> [SOURCE TEXT]:
# Lying about the past....



## golfergirl (Dec 8, 2010)

This isn't infidelity but lies. I've been married to my second husband for 5 years. It's his third marriage. He claims he married too young the first time (two adult daughters that live overseas with their mom and stepdad), the second time was due to unplanned pregnancy (10 year old daughter that he signed rights away to) and me - 2 teenagers from my first marriage and two babies together.
He didn't reconnect with his dad who lives a thousand miles away until 15 years ago. He says I'm the only one of his wives or girlfriends that his dad ever met. I'm not a jealous person and didn't push for nor really care about that comment nor ask the question.
I found out from his dad that it's not true. His dad met first wife and daughters at the beginning of their reunion and that his dad flew here to attend his second wedding and met her and her family. I was told I was the only one special enough to meet his dad only to find out that it's not true. Why lie about that? I didn't care until it became a lie. I feel so played! What else does he lie about? There are comments from past girlfriends that he claims are lies - but are they? One lady's son told my son they dated and he was like a stepfather to them. I was told they never dated and he lived in her basement suite. Again - why lie - either of them. He doesn't know I know - what do I say or do?


----------



## michzz (Jun 6, 2008)

Some chronic liars can't seem to help themselves.

They embellish the truth, they make stuff up.

After awhile they don't even realize they are doing it.


----------

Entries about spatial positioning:

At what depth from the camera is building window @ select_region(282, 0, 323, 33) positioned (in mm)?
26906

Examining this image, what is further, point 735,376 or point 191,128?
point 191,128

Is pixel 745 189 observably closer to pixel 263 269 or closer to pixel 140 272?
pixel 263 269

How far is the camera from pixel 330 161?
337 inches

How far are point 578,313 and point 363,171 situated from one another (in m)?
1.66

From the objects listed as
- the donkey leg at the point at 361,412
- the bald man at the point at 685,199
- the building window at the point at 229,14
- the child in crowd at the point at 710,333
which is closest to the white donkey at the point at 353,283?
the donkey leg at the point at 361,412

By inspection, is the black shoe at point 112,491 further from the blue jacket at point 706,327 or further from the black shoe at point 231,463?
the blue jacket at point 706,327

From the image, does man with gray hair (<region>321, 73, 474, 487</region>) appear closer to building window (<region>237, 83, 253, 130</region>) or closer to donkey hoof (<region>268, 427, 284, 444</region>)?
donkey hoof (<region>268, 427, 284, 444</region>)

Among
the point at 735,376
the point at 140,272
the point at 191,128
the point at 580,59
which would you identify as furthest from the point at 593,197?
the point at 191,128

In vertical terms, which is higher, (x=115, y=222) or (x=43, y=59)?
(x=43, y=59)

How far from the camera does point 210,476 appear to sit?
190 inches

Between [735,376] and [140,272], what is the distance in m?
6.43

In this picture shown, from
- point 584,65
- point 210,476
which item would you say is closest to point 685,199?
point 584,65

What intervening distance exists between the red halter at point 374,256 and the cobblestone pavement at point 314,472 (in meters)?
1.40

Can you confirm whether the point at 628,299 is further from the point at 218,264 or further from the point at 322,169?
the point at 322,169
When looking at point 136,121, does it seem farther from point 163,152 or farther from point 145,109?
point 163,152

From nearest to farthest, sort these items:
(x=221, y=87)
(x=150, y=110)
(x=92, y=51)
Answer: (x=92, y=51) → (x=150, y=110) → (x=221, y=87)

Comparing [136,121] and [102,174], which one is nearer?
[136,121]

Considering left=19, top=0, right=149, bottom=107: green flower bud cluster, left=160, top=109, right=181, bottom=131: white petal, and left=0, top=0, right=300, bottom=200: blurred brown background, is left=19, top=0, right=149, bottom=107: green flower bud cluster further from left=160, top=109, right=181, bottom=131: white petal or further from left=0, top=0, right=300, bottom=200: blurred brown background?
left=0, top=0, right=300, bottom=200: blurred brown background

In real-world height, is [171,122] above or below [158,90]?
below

> [REQUIRED WORK]:
1. In the thread on lying about the past, repeat the part that opens with the words containing "I found out" and closes with "(Jun 6, 2008)".
2. Answer these questions from the thread on lying about the past:
(a) How many years has the first poster been married to the current husband?
(b) How far away does the husband's dad live?
(c) According to the second poster, what happens to chronic liars after a while?

> [PROBLEM SOLUTIONS]:
1.
I found out from his dad that it's not true. His dad met first wife and daughters at the beginning of their reunion and that his dad flew here to attend his second wedding and met her and her family. I was told I was the only one special enough to meet his dad only to find out that it's not true. Why lie about that? I didn't care until it became a lie. I feel so played! What else does he lie about? There are comments from past girlfriends that he claims are lies - but are they? One lady's son told my son they dated and he was like a stepfather to them. I was told they never dated and he lived in her basement suite. Again - why lie - either of them. He doesn't know I know - what do I say or do?


----------



## michzz (Jun 6, 2008)

2.
(a) 5 years.
(b) A thousand miles away.
(c) They don't even realize they are doing it.